# 本文
• • • • • • •

説明

顕微鏡の自動焦点合わせ方法及び装置

【課題】顕微鏡(11)の自動焦点合わせ方法又は装置において、急速でかつ正確な焦点合わせができるようにすることが本発明の課題である。
【解決手段】検出部(4)が対象物上に生成されたマーカー(12)の画像を取得し、 評価ユニット(7a)がマーカー(12)の間隔を測定し、コントロールユニット(7b)が測定されたマーカー間の間隔(d)の関数に基づいて作業面(9)が焦点面(10)に移動するような速度に焦点合わせ機構(6)を調節する。

【発明の詳細な説明】
【技術分野】
【0001】
[関連出願の引用]
本出願は、2012年9月15日に出願された独国特許出願10 2011 082 756.0号のパリ条約に基づく優先権の利益を主張する。該出願の全開示が本願に引用によって組み込まれる。
【0002】
本発明は、独立請求項の前置部に記載の顕微鏡(特に手術用の顕微鏡)の自動焦点合わせ方法及び自動焦点適合装置に関連する。
【背景技術】
【0003】
公知の自動焦点適合装置は、対象物上に自動焦点パターンを生成する自動焦点適合ビームパスを生成するために、自動的に焦点を合わせる光学機構(autofocusing optic)を含み、自動焦点適合ビームパスは通常は偏向要素によって対象物にガイドされる。この種類の自動焦点適合装置は、偏向要素によって検出ビームパスが配向される自動焦点適合評価ユニットを更に含む。検出ビームパスは対象物から反射した自動焦点適合ビームパスの放射光を表す。

• • • • • • •

データセットの項目:
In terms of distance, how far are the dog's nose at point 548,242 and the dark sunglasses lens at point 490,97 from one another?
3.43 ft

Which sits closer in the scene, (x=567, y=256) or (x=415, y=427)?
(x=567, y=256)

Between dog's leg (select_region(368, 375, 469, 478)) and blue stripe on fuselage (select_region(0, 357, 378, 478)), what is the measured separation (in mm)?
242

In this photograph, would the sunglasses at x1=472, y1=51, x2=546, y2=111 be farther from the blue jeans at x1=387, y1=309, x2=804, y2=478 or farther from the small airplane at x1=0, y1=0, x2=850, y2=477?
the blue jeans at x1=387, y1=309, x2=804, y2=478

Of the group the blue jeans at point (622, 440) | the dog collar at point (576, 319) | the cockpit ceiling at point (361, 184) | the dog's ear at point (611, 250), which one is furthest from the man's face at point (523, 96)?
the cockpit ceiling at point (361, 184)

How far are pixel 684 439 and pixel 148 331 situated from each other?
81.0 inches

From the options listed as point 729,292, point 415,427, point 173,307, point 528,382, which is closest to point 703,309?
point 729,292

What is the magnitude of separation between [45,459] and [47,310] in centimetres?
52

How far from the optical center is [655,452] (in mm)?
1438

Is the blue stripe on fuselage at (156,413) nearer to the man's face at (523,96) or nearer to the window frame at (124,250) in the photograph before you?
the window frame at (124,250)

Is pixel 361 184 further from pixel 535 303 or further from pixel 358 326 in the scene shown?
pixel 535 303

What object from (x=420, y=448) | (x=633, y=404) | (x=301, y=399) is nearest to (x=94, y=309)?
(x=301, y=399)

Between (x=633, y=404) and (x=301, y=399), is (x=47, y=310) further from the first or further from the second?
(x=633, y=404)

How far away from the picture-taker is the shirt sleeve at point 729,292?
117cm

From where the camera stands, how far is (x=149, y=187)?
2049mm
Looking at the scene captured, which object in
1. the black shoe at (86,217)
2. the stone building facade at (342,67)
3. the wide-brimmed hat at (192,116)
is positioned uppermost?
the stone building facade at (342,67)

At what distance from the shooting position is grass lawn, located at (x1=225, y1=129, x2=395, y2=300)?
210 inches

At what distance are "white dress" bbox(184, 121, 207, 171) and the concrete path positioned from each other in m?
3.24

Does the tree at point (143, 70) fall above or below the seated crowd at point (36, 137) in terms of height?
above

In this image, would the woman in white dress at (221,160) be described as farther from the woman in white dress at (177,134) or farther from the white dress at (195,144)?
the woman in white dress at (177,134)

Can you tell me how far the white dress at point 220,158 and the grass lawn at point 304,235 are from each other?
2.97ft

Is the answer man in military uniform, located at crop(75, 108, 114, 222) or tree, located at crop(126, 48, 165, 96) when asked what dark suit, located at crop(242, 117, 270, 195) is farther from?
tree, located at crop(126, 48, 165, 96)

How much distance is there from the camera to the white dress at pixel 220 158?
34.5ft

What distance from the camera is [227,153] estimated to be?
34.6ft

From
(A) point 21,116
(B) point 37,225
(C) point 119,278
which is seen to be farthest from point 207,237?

• • • • • • •

# 課題内容
顕微鏡の自動焦点合わせに関する説明について、次の問いに答えてください。
1. 評価ユニットは何を測定するか。
2. 本発明は何に関連するか。
3. 公知の自動焦点適合装置では、自動焦点適合ビームパスは通常何によって対象物にガイドされるか。
この一覧は使いません。

# 出力結果
1. マーカーの間隔
2. 顕微鏡(特に手術用の顕微鏡)の自動焦点合わせ方法及び自動焦点適合装置
3. 偏向要素